Bruno Tombari and Mariangeles Caamaño dance Invierno

This is a guest post by Christina Choong.

Having been a recent convert of Game of Thrones and subsequently facing one of the most heartwrenching  episodes of primetime TV in recent times, I found it highly ironic (and apt) that while sitting at my weekly practica, this song came on. Invierno (Winter)-yet another way Tango geniusly encapsulates emotions through its lyrics, it's music and it's movement (in the right hands).

Not surprisingly, this song yet again shows the contrast that Tango music likes to play with, in this case, yet another deceptively happy melody with a strong walking beat, and some of the saddest lyrics ever.

Drawing attention to this delightfully rhythmic performance by Bruno Tombari y Mariángeles Caamaño, I'd like to point out here that I'm hearing two distinct phrases of music that just BEG to be danced to.

A) The heavy syncopated chord arrangement of the piano right at the start, contrasted with the strings playing the main melody; immediately after,

B) The oft blaring (viola?) pulsing out a long drawn out note (later replaced with the voice) and the violins echoing the last two notes of the phrase as decorative accents

Bruno and Mariángeles hit 1) with a quick side step-paused step on the main beat, allowing the melody to trickle past, before catching up with an on-the-beat walk-walk-walk perfectly in time for the start of B) at 0:34. Mariángeles keeps the pivot flow, this time picking up the violin echoes as her music base (minute 0:48) as Bruno walks around her, before deftly switching and utilizing the alto beat to move forward.

This switching between the strong rhythm, main melody line and echo melody that are all distinctive in this song is what makes this performance exceptionally delightful. The meat of it which really caught my attention comes around 1:52, where A) is repeated again, this time with a move that I like to call 'the lag'. Call it what you will, but these two really manage to embody the 'one body 4 legs' concept of the dance, where this time the main beat is caught alternatively by Bruno, and then Mariángeles. Phew, not an easy move, but distinctly recognized as a signature stamp of these two, requiring precision, balance and an almost mind-reading ability between partners.
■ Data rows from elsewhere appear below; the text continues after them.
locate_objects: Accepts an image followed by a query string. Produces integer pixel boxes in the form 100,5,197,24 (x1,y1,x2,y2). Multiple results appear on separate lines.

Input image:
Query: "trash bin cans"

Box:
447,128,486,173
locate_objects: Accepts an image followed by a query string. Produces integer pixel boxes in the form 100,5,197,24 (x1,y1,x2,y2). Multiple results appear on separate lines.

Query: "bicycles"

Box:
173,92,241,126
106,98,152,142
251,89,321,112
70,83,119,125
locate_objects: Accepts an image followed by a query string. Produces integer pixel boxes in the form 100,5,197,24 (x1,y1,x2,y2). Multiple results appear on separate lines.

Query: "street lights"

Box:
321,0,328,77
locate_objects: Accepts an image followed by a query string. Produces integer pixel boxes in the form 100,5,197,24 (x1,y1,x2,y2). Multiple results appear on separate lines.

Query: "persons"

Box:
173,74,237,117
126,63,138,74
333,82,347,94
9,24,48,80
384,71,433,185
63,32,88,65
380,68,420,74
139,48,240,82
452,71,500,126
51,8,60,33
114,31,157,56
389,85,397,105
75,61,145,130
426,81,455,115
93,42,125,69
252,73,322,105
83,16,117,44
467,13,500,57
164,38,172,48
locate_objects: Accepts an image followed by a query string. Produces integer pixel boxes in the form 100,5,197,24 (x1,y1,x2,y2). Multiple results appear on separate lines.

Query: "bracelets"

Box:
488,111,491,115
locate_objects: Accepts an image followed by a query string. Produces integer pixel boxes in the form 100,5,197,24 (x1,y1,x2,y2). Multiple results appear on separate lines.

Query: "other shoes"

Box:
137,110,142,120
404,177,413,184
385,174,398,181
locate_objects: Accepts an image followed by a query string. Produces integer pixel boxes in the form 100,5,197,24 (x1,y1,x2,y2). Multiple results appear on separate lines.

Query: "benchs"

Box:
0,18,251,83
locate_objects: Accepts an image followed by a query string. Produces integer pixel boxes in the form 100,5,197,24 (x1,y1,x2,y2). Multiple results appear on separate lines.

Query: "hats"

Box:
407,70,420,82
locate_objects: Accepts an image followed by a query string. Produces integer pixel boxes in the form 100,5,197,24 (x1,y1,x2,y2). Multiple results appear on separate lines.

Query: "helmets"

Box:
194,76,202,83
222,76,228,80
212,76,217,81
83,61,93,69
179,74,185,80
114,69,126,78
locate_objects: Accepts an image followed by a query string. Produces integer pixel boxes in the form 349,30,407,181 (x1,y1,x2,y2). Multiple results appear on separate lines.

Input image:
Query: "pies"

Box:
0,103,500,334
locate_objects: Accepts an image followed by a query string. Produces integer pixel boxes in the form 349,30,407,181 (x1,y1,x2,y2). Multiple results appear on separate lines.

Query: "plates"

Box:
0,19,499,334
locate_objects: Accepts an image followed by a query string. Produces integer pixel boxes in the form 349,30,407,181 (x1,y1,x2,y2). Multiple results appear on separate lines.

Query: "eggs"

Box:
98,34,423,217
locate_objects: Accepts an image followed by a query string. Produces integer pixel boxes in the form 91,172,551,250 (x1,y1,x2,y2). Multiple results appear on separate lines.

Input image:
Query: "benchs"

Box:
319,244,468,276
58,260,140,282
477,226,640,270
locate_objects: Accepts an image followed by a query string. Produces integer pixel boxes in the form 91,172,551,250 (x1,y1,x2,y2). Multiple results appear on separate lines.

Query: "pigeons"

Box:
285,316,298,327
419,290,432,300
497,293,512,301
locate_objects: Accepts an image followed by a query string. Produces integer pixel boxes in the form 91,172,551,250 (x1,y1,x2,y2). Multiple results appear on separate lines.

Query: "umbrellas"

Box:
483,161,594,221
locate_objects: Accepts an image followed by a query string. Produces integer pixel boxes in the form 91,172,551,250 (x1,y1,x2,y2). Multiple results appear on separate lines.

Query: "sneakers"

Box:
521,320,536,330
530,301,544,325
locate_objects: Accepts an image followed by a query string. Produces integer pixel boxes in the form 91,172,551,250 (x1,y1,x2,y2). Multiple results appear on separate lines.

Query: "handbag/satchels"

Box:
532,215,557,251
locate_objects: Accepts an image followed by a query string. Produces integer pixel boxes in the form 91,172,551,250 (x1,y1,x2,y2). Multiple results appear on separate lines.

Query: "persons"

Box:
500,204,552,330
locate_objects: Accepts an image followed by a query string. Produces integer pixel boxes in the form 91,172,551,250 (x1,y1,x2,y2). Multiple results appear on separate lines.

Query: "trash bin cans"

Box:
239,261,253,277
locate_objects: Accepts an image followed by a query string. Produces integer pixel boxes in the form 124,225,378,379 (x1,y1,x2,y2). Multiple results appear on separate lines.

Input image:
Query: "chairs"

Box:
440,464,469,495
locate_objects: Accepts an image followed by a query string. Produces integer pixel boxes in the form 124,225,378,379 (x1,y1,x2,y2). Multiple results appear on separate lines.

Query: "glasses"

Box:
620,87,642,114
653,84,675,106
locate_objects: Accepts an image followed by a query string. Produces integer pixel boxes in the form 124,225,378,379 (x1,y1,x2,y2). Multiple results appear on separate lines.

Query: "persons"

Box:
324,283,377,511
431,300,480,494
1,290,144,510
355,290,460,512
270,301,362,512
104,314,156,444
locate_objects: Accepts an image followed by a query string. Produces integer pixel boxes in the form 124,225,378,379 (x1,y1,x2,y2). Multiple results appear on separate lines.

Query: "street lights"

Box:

Voice comes in, and where Bruno initiates a giro with circular embellishments (2:12), we see how each circle is perfectly timed to be fully completed at the end of each beat. This rhythmic play comes in again at (2:30) with his tippety-tip-tip movements while Mariángeles continues on her languid back steps.

The rock-steps at (3:16) act almost like a personification of the fingers on the keyboard running down the length of the keys before a relaxed finish on a VERY fluid dance.

In all, beautiful, playful and a masterclass in rhythm play.